_Selected extract_
---

I’m sorry. You’re clearly wrong

employee wellness, essay, mindfulness, wellbeing, wellness

Just when I think I’m solid, really solid on eating eggs without uneasy qualms about my cardiovascular peril, my eyes chance upon a headline that hardens my heart. There is a subtle implication here I do not like. Quick as a flash I shut that article down and move on as soon as my brain gets the idea that the tide is turning again on eggs. This is just too dangerous now that I’ve built my world around that new thing happening in salads and grain bowls where you top them with a poached egg and let the runny yolk become part of the dressing. There is no other ingredient to swap in that will behave like a runny egg with that satisfyingly rubbery shell and a rich, saucy center.

I notice the same shut down happening when someone suggests doing something a different way or an article contradicts my understanding of the universe. Unfortunately for the universe, I’m not alone in the faulty wiring which shuts down anything that doesn’t reinforce the reality I am operating on and am therefore fully committed to. The simple logic tree in the tweet below captures this unconscious human bias for agreeing with things that confirm our experiences, views or preferences and disagreeing with things that challenge them. In fact, we actively scan the world for evidence every day that reinforces our rightness, carelessly ignoring anything that suggests otherwise.

good study bad study tweet

But we have to have compassion for our unconscious selves. Think about it. There we are building a foundation on eggs and then look what happens! (Truth be told, I was having a hard time training myself to love runny eggs as much as I loved the idea of being a person who topped grain bowls with poached eggs, but the point is, there are people out there whose egg world will be blown apart by this latest study. And it could have been mine.)

The bottom line is we’re biased. It’s our nature to be biased as a mechanism to protect the integrity of what we believe, what we rely on, what we want, and what and who we’re familiar and comfortable with. The scary thing is it comes so naturally to us we don’t even know we’re biased! Just last weekend our grandchildren were in town. On Monday morning Gary came downstairs and said he had a sore throat.
“Those kids…” was what he said next.

“Hmmm,” I said. “I hadn’t heard anything about them being sick.”

I checked and found out they weren’t and told Gary but he looked like he didn’t really believe it. The kids-spreading-their-kiddy-germs bias is just too firmly established in his mind.

I have my own. Being a long-time meditator, I really love reading articles about how meditating bulks up certain parts of our brains we’d want bulky, so when I come across an article suggesting this finding has been over-sold I barely skim it, dismissing that article mindlessly.

It’s a problem. Anyone can see that turning a blind eye to good ideas or a cold heart to people unlike us isn’t going to improve our experience or the world. And since it’s unconscious – going on in there under the surface just like our beating heart — our only hope is to use our big, brand-new pre-frontal cortexes to outsmart our dusty old limbic brains. The only thing to do is know this is going on and actively scour our reactions, opinions and beliefs for evidence of our old limbic brain doing its thing.

I’m sure overcoming unconscious bias will be really hard once I actually remember to do it. The only thing I can think of to help is to make a mantra of a question I should always be asking and stick that question where I will see it everyday. I’m going to try.

what am I not seeing


4 thoughts on “I’m sorry. You’re clearly wrong”

---

_Supplied information_

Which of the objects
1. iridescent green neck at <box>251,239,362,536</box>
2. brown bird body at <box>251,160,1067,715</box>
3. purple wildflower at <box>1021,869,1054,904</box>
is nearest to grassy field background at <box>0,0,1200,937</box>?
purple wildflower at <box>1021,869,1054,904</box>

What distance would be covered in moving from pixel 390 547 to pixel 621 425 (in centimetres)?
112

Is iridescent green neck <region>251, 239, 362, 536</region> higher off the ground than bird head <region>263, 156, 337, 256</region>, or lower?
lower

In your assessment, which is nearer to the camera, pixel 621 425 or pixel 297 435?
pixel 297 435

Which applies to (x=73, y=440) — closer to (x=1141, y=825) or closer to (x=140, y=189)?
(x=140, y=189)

---

_The problem_
Could you transcribe everything in the essay above on unconscious bias, from "I checked and" down to "that article mindlessly.", word for word?

_Reply_
I checked and found out they weren’t and told Gary but he looked like he didn’t really believe it. The kids-spreading-their-kiddy-germs bias is just too firmly established in his mind.

I have my own. Being a long-time meditator, I really love reading articles about how meditating bulks up certain parts of our brains we’d want bulky, so when I come across an article suggesting this finding has been over-sold I barely skim it, dismissing that article mindlessly.